Os primeiros destinatários receberam a entrega na semana depois do réveillon, como eu esperava. Outros, na quinzena seguinte, o que ainda foi um prazo razoável. Eu estava bem ciente que ninguém mais manda cartas e que eu estava tentando resgatar uma tradição substituída pelos GIFs de WhatsApp.

Fui anotando quem me avisou do recebimento e, com o passar das semanas, vi uma certa falta de padrão na entrega – ou um padrão que não sei qual é. Cartões estavam levando o mesmo tempo para chegar em bairros de Florianópolis e em cidades a centenas e até milhares de quilômetros de distância.

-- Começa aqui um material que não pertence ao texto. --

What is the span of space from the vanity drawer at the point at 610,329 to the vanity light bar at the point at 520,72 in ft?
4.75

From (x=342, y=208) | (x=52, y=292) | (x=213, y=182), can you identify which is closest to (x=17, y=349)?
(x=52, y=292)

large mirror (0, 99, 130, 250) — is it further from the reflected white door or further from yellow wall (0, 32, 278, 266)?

Quando o assistente social Mauricio Alvarez me escreveu que o postal havia chegado em Santiago do Chile, em 21 de fevereiro – dois meses depois do envio – resolvi fazer a linha do tempo abaixo como curiosidade:

Infográfico de linha do tempo mostrando a chegada do postal em cada cidade (a partir da data da postagem em 21 de dezembro) e a distância a partir da casa do autor. Enquanto Lisboa e Portugal chegaram perto de 15 de janeiro, o de um vizinho demorou quase dois meses
Linha do tempo de chegada dos postais com a distância em linha reta da minha casa até o destinatário. A data no do Japão é uma estimativa no meio do caminho entre o envio e o dia em que recebi o cartão de resposta (4 de fevereiro)

Seriam as ruas de Florianópolis mais difíceis de percorrer que os oceanos? A fotógrafa Soninha Vill e o jornalista Gastão Cassel, que moram a duas ruas da minha, colocaram as mãos no cartão quase dois meses depois de eu postá-lo. Nesse tempo, a designer gráfica Hatsue Takada, no Japão, recebeu o dela, remeteu-me a resposta e o cartão ainda chegou na minha caixa postal dez dias antes. Enquanto ela devia estar abrindo sua caixa de correio, o arquiteto e artista visual Marcelo Schlee me mandou a foto do postal que chegou a seu apê em Lisboa.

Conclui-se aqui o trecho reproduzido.